What is asked: Extend the passage on the design of the [neuralnet] Pd object, beginning right after its final sentence.

— BEGIN Source passage —

After the reverse engineering and the approach to memory management were dealt with, the design focused on adapting to the Pd API. This included how data either for training, validating, or predicting would be input to the object, how information during training and validating, and predictions would be output, and how the object would be structured, concerning its inlets and outlets.
The structure I ended up with was one inlet for all data and messages, and a separate outlet for each information or output data. The input messages to [neuralnet] are way too many for each to have its own inlet, therefore the approach of one inlet accepting different messages was utilised. The messages are distinguished by their selector, like “create”, “destroy”, “add”, and others.
The output data of [neuralnet] do not have so many different types as the input data. Six outlets were enough to cover all the desired functionalities. These include predictions, not so confident predictions, epoch count, batch steps, accuracy, and loss values. Instead of creating six outlets, the object could also have one outlet and use the [route] object to route the different output data, as many other Pd objects do. Still, I opted for separate outlets, as I feel this is clearer design.
The [neuralnet] object is written as a monolithic C file, with its accompanying header file. Even though its source code is monolithic, within the main file, the code is modular, as it breaks the various processes for training, testing, and predicting, from the routines that call them. The same applies to the various activation and loss functions, and the available optimisers. This approach renders both maintenance and development of the object rather easy. On one hand, there are two files only that need to be maintained. On the other hand, it is easy to add new features or modify existing ones, like activation and loss functions, since these are broken out of other parts of the code. The code below is taken from the header file of the object and provides an example of how the activation functions are separated from the rest of the code.
static t_float sigmoid_forward(t_neuralnet *x, int input_size, int index, int out);
static t_float relu_forward(t_neuralnet *x, int input_size, int index, int out);
static t_float linear_forward(t_neuralnet *x, int input_size, int index, int out);
static t_float softmax_forward(t_neuralnet *x, int input_size, int index, int out);
Since all activation functions take the same arguments, it is possible to store them in an array and call the function set by the user based on an index. The line of code below shows how this is done.

— END Source passage —
— BEGIN Material provided —

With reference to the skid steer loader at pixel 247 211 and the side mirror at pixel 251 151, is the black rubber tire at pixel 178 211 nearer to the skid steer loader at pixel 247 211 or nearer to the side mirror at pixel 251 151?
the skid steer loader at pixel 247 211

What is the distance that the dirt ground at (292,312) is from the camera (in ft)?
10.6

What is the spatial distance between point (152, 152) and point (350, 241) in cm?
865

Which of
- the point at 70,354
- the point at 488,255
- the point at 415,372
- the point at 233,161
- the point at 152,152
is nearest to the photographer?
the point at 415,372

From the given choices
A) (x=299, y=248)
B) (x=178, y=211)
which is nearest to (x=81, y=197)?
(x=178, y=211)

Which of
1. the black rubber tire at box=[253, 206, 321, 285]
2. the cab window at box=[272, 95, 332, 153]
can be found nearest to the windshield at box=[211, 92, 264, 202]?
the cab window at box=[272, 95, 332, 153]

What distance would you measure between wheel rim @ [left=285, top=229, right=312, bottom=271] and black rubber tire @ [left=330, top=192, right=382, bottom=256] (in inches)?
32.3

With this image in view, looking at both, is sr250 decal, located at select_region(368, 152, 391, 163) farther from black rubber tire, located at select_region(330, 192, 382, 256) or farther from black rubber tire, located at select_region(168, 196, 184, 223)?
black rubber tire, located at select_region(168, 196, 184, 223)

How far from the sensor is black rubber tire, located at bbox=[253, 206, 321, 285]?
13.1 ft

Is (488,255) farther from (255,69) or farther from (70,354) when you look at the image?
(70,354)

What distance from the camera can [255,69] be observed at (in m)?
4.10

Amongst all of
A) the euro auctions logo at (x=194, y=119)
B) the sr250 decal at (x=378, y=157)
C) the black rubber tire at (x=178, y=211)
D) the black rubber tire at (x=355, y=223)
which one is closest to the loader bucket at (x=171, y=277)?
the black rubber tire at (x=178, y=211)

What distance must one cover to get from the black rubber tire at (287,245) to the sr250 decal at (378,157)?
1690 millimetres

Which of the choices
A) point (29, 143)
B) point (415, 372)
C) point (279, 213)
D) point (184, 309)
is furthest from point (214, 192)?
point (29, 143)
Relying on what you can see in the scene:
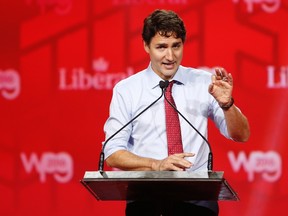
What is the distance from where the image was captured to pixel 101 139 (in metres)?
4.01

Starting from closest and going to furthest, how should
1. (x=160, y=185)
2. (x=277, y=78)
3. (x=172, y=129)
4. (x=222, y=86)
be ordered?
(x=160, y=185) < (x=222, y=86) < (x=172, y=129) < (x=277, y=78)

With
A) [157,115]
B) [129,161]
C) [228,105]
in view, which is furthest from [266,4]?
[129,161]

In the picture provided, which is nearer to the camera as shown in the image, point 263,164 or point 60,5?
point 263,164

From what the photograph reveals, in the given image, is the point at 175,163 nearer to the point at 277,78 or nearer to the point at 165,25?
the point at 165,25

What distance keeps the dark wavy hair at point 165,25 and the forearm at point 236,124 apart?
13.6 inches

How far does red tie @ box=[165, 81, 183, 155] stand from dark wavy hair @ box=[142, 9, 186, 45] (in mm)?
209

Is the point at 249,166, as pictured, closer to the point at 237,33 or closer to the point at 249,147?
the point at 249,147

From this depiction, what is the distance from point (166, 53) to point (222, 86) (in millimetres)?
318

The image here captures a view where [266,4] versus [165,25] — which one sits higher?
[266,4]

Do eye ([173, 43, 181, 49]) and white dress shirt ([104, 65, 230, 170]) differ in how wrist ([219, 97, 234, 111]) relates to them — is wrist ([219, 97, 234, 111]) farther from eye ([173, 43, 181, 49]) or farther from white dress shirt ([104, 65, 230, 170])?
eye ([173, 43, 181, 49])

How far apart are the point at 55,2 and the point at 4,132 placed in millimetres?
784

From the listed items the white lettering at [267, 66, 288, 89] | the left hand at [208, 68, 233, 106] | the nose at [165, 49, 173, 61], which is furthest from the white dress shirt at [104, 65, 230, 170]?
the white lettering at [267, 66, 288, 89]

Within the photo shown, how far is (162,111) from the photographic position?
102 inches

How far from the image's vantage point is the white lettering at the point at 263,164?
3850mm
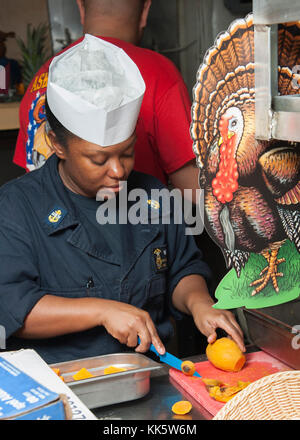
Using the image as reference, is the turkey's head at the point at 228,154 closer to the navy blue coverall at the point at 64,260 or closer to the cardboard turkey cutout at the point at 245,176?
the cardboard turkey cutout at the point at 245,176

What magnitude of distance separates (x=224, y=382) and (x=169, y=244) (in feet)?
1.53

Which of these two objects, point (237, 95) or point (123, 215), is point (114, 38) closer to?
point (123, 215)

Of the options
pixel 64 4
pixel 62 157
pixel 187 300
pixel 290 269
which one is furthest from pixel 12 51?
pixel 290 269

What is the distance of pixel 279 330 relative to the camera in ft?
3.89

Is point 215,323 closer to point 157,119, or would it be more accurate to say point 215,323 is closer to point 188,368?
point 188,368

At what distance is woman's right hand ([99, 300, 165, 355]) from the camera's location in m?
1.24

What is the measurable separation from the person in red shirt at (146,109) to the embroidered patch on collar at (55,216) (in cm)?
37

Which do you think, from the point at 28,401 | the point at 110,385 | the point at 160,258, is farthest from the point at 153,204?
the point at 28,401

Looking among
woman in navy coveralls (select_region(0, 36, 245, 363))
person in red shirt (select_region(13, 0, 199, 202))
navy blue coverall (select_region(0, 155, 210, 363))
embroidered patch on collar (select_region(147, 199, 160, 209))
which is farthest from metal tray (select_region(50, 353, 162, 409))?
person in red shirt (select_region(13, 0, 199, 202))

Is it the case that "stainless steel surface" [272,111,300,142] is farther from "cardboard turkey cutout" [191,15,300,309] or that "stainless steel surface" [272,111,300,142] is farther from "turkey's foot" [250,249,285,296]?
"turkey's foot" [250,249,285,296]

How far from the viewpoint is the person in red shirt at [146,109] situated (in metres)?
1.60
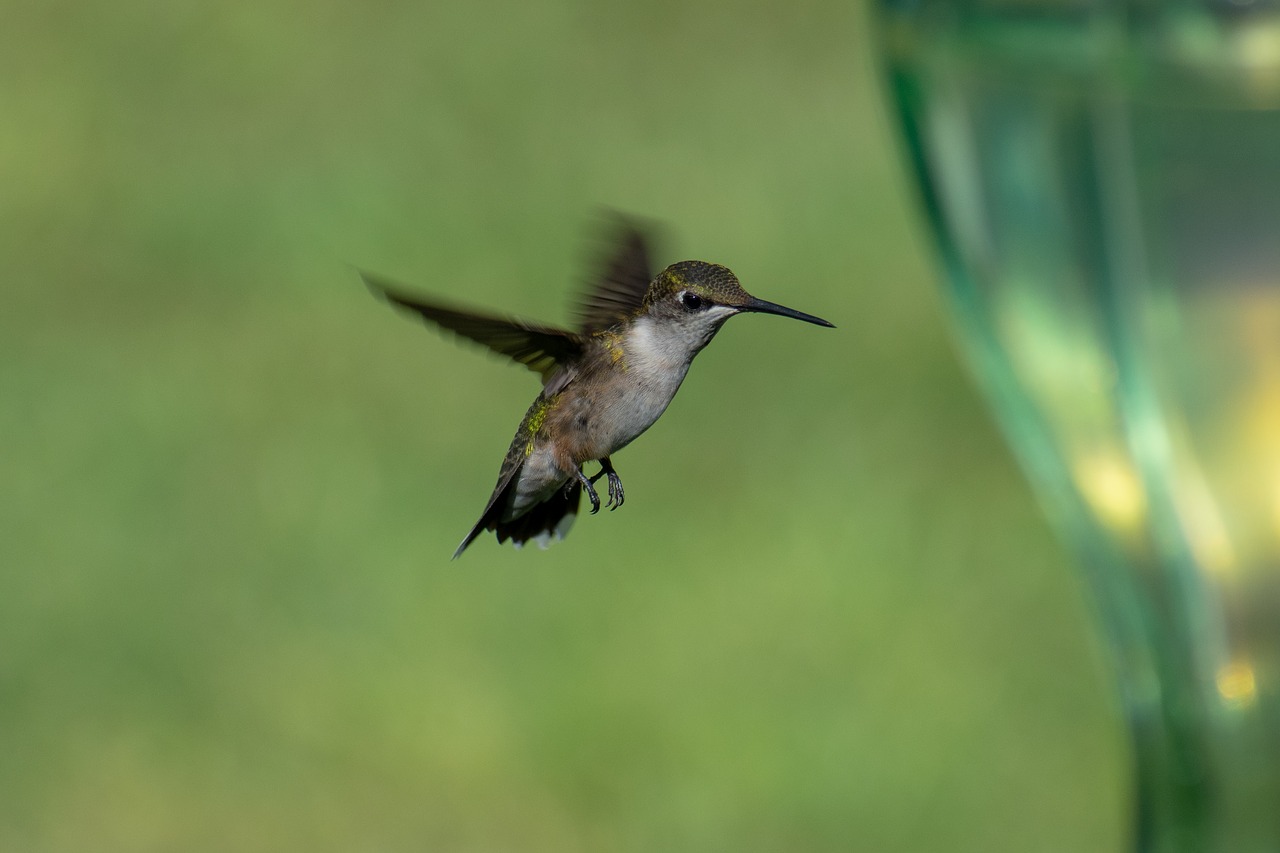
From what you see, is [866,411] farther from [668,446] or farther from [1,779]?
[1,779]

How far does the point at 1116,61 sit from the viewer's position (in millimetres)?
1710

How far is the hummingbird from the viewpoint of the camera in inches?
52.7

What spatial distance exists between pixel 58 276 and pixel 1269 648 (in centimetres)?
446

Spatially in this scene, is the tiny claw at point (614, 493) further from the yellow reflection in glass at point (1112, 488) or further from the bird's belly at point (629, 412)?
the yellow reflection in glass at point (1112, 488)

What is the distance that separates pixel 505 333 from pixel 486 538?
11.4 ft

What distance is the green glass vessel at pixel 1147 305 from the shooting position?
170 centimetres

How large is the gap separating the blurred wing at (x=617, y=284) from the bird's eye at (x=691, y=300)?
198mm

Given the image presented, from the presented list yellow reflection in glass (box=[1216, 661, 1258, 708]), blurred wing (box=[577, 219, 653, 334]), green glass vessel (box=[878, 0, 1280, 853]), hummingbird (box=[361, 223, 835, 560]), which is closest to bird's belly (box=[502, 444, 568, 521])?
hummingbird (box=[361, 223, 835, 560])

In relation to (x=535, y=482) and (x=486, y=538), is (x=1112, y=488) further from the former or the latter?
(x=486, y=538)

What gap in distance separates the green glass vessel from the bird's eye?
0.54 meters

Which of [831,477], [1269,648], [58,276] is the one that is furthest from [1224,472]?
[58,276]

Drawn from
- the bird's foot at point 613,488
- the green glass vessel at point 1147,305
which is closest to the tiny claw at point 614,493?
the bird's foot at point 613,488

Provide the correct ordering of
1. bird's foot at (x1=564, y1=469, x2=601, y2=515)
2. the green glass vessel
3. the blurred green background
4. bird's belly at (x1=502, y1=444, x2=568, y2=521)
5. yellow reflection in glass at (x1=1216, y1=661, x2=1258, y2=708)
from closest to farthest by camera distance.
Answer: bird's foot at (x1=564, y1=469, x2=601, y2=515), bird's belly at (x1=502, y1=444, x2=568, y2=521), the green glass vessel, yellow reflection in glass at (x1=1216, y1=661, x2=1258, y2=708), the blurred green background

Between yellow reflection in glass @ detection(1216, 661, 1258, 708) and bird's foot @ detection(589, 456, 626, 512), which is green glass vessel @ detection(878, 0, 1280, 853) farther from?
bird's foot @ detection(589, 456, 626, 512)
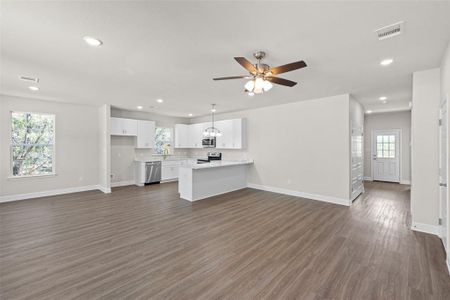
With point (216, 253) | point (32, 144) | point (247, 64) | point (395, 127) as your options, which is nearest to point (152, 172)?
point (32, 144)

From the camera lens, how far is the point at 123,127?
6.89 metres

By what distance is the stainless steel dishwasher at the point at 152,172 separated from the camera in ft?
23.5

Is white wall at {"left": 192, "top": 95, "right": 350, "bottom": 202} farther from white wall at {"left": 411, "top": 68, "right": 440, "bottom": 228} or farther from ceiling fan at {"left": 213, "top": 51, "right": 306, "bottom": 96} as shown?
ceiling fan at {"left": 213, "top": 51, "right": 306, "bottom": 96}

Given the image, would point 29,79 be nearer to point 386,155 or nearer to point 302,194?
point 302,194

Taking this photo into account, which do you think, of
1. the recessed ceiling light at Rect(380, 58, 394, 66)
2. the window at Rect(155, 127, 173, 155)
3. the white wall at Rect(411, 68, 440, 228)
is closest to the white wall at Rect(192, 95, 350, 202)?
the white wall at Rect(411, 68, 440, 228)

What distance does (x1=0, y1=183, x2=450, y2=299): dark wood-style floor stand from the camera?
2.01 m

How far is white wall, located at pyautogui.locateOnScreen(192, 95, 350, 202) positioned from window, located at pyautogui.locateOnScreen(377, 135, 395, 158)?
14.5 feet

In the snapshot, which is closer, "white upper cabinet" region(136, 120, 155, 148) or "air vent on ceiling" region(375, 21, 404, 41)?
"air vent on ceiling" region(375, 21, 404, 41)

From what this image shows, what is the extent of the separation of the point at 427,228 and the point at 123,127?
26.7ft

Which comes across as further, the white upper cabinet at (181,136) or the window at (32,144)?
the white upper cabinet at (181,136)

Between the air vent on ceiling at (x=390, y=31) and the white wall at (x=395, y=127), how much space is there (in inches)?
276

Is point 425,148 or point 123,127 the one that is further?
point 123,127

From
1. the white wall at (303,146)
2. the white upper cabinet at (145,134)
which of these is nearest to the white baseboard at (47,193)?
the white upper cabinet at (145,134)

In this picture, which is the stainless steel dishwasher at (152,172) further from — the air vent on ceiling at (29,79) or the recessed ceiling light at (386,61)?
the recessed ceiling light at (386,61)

— END Material provided —

Written reply:
out_size = x->x_act_funcs[act_index](x, input_size, index, out);
In the line above, x->x_act_funcs
is an array of function pointers that is part of the main data structure of the object, and act_index
is an integer set by the user that points to the desired function. If act_index
is 0, the sigmoid function will be called, if it is 1, the ReLU function will be called, and so on.
Due to the design approach of FluCoMa, which is quite different from [neuralnet]’s approach, and for the reasons stated in the Related Work section of this paper, I will reflect on decisions made during the design process of [neuralnet], and compare them to the respective objects in FluCoMa. This does not mean that the design process of [neuralnet] was influenced by the FluCoMa library. This subsection serves only to reflect on the design approach applied to [neuralnet], and FluCoMa has been chosen as a reference.
The FluCoMa library applies a more open design than [neuralnet], with separate objects for the datasets and for the MLP [31]. All data are stored in audio buffer objects, as accessible open-ended memory. [neuralnet] can either draw data from Pd arrays (which are used by FluCoMa too, referred to as an audio buffer object), or data can be saved inside the object’s memory. In the latter case, the user has no access to the training data, once it is stored. Besides the dataset object, FluCoMa also includes a labelset object that holds labels, when classification is employed. [neuralnet] does not distinguish between classification and regression datasets, and the data of these sets are provided the same way.
The MLP object of the FluCoMa library provides input and output access to any layer. [neuralnet] is a black box that does not provide such access. Once a network is created, only the network’s input is provided by the user, and only its output is given back to him/her, without the user being able to access the data in between layers. Overall, FluCoMa hides as less as possible from the user, providing access to many points in the process of training, validating, and predicting.
Being an entire library with many more objects than the MLP, the reasons behind the design approach are different than [neuralnet]. For example, the dataset object is common for any object of the library that needs access to a dataset. Perhaps, it is this approach of providing training data to their various models, that led the FluCoMa team to make even their MLP more open. [neuralnet], being a black box, does not provide any access to its internal workings. From an educational point of view, the open-design approach of FluCoMa is probably better than the black box, as the former can give more insight into how various ML processes work. From a creative coding perspective, I consider the black box to provide a faster way for creating MLPs, and for providing it with training and validating data. On the other hand, an open design like FluCoMa, can provide creative potential through techniques like network bending [32], or the visualisation of the training or prediction processes.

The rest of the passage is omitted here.